In 2011, a Fidelity Investments survey of high net worth investors revealed that 85% of respondents used social media, and a third of them professionally. More interesting was the fact that the average age of the respondents was 56. Companies have started to learn that they have to be where their audience is, and that their audience is online, and active in social media. In fact last year, a McKinsey study showed that there is $1.3 trillion in potential value that can be claimed by companies who effectively use social media and digital technology. Companies are also learning that they have to adapt to their customers’ expectations by bringing them something of value from the very first contact, and connect in a more intimate way. In this respect, social media provides a wealth of tools to connect more directly and authentically with investors, employees and stakeholders. It is a powerful listening device, which enables you to be more open to business, detect market trends in the industry, and keep up with your competitors’ activity.
Companies use social media for sales and marketing purposes by expanding the obsolete traditional sales funnel in favour of a model based on multiple touch points, for client engagement, internal crowd sourcing, vetting, recruitment, and customer support as it offers quicker interaction without being put on hold for 10 minutes.

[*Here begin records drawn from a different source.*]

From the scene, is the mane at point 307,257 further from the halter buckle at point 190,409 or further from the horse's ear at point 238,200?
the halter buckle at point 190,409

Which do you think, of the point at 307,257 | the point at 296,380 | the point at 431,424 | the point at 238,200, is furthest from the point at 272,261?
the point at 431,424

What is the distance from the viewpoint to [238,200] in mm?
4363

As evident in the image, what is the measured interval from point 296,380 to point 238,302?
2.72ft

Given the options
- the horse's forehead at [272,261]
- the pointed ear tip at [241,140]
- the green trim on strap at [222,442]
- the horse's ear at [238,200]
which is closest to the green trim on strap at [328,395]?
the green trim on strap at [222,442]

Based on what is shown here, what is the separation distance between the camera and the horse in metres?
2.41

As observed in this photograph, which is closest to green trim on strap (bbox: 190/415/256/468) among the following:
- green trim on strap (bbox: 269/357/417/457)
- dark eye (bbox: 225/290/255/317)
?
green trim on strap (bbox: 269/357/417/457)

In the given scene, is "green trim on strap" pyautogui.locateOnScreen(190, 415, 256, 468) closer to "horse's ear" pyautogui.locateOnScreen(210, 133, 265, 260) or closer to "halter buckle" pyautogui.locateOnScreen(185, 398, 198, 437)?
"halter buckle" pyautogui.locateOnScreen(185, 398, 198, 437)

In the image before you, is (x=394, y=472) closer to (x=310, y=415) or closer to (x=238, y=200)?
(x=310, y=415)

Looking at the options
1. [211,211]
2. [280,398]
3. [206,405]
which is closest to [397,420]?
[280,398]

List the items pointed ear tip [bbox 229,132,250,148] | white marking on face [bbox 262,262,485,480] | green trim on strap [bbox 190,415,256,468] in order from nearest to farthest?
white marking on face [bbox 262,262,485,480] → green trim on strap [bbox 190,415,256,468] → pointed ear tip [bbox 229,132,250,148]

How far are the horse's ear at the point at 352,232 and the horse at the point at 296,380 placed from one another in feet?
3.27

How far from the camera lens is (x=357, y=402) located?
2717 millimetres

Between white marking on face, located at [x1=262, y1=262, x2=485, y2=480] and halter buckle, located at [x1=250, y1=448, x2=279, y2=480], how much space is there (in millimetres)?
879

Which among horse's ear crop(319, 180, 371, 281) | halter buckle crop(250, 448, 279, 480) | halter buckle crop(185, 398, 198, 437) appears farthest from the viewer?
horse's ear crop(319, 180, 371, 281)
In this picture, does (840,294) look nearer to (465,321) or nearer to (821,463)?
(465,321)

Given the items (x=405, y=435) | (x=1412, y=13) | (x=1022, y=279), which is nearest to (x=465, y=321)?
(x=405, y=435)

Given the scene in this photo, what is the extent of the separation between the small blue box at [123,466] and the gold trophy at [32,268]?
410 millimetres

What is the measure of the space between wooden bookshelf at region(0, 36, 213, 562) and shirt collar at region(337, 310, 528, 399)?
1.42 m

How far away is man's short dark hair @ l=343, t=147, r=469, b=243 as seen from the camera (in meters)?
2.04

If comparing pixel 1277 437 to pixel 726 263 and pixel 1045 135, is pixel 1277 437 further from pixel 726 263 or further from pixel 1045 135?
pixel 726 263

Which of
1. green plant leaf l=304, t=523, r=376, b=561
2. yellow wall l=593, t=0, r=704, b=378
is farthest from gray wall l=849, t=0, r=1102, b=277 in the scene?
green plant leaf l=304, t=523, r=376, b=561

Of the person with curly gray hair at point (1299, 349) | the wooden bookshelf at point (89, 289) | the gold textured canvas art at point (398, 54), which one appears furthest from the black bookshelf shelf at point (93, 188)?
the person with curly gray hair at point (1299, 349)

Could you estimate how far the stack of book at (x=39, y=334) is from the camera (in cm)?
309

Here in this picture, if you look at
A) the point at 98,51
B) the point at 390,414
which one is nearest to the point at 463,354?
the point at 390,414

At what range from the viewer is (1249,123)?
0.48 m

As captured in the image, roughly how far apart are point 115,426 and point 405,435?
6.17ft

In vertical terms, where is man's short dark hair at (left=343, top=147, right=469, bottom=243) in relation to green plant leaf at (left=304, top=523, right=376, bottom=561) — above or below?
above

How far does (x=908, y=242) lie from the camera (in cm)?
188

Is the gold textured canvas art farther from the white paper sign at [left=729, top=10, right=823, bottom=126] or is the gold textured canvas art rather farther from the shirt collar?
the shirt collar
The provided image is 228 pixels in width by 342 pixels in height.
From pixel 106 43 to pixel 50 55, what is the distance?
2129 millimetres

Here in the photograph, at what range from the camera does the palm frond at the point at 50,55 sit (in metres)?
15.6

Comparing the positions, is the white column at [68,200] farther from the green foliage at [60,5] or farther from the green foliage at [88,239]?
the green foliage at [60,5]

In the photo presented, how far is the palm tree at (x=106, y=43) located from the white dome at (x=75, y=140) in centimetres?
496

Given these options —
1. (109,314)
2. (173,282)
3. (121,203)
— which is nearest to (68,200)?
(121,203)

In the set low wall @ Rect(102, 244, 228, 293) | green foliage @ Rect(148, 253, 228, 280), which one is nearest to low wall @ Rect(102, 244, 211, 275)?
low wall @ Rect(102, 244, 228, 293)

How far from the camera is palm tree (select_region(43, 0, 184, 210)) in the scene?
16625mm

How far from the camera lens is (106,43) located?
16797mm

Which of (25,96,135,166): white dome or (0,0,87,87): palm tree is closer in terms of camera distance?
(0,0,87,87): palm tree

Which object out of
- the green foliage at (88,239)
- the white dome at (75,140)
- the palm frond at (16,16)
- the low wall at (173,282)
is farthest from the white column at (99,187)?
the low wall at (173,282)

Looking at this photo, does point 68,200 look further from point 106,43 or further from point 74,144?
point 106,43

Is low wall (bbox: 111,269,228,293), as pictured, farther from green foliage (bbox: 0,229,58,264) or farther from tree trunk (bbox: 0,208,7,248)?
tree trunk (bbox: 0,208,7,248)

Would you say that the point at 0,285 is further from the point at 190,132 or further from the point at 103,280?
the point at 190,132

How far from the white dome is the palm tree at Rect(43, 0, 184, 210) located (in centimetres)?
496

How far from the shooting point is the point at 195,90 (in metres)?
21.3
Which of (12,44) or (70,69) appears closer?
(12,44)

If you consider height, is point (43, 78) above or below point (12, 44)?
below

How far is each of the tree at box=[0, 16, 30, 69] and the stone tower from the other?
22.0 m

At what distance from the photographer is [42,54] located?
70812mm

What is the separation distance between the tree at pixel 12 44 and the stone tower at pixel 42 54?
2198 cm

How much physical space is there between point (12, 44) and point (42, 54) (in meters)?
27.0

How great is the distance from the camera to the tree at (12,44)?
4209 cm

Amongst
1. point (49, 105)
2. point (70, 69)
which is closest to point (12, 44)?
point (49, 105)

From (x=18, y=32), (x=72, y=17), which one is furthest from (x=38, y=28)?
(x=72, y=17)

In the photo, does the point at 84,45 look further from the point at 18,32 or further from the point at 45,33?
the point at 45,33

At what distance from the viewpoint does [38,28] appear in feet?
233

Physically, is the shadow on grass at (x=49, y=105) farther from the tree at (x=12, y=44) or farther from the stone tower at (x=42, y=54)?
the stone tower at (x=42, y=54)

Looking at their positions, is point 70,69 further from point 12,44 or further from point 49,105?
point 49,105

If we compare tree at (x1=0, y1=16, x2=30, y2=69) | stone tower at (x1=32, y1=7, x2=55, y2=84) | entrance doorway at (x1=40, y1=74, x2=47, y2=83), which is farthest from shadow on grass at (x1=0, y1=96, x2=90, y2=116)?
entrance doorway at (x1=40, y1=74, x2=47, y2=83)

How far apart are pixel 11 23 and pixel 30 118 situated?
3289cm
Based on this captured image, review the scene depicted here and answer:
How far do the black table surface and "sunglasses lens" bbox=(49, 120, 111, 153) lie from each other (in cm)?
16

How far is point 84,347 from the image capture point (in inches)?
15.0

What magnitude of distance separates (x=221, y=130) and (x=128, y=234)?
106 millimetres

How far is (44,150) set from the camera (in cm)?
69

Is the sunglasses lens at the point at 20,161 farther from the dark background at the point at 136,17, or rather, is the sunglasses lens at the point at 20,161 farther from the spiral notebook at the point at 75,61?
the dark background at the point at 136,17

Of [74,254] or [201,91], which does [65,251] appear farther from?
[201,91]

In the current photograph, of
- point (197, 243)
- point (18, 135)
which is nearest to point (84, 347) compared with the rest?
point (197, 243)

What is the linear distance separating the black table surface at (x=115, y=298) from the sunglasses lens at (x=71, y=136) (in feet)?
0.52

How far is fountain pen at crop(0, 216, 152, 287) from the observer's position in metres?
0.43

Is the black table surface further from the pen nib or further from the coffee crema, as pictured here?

One of the most promising areas where asset managers should be not just active, but proactive, is in serving and engaging with their clients. Morgan Stanley recently empowered 18,000 of their advisers with the possibility to use LinkedIn and Twitter to engage with their customers.
Close relationships between an adviser and its clients are very important in the financial world, as it is not so much the product that they are buying but the people and brand behind that they come in contact with. People want to connect with individuals, not advertisements. They want knowledge and service, not a sales pitch.
Moreover, getting involved in social media takes a long-term commitment to changing the way companies communicate. The traditional metrics of ROI are based on short-term returns on campaigns, but aren’t always adapted. ROE (Return On Engagement) is a starting point in revisiting one’s goals for social media.
What is the current state of social media within the financial industry?
The United States are definitely the most advanced in terms of social media. However, there are still a lot of hurdles to overcome as 49% of US fund managers advisers still don’t allow employees to use personal social media networks for business purposes (although this number declines every year). One of the main reasons is that companies in the financial sector, especially asset managers are dealing with a number of compliance issues that present a daunting barrier to entry when starting a social media presence.
How would you describe the attitude of the Luxembourg financial sector towards social media?
Luxembourg businesses have not yet fully embraced social media, and as a whole have a rather conservative attitude towards social media trends. This however doesn't mean that they don’t want to or will never embrace it. Luxembourg has shown that it is very progressive: its ambition for becoming the IT and gaming hub of Europe is a perfect example of its forward-thinking attitude.
In fact, Luxembourg is already very present in the digital realm. One of the voting questions asked during the panel at the ALFI Global distribution Conference revealed that the average number of digital devices (laptop, smartphone, tablet, …) regularly used by the audience was 5. Luxembourg’s conservative attitude reflects its responsibility rather than a non-willingness to embrace social media. It is a question of learning about it, documenting about it and then providing training to employees in order to lay solid foundations in social media internally. Given the stakes involved in financial products, it goes without saying that the financial industry must be much more careful when adopting social media. Before jumping on the digital bandwagon, firms and their executives must define processes that an effective compliance strategy and establish guidelines to provide employees training on the use of social media.
Did social media change the image of the industry after the financial crisis?
Social media was present before the financial crisis. However what the crisis revealed about the industry demolished the blind confidence that the industry had benefitted from up until that point. Today more than ever, investors want to know what they’re investing in, how it works, and especially, the people behind the products they buy. Social media is nothing more (and nothing less) than the enabler that allows the consumer to interact with the brand, and with other consumers. By enabling clients to express themselves, social media has facilitated a fundamental change in the way that companies must do business, as it forces them to be more transparent and authentic, to implement better governance, and to be more present if things go awry.
At the end of the day, social media is more than a website or an app, or a like. It’s about embracing a change in the way we do business, and the way we interact with our stakeholders. Its success is tied to making good products, having good corporate governance, creating good procedures, and training good people throughout our organisations. Our stakeholders want the very things that social media brings. It’s up to us to make it happen.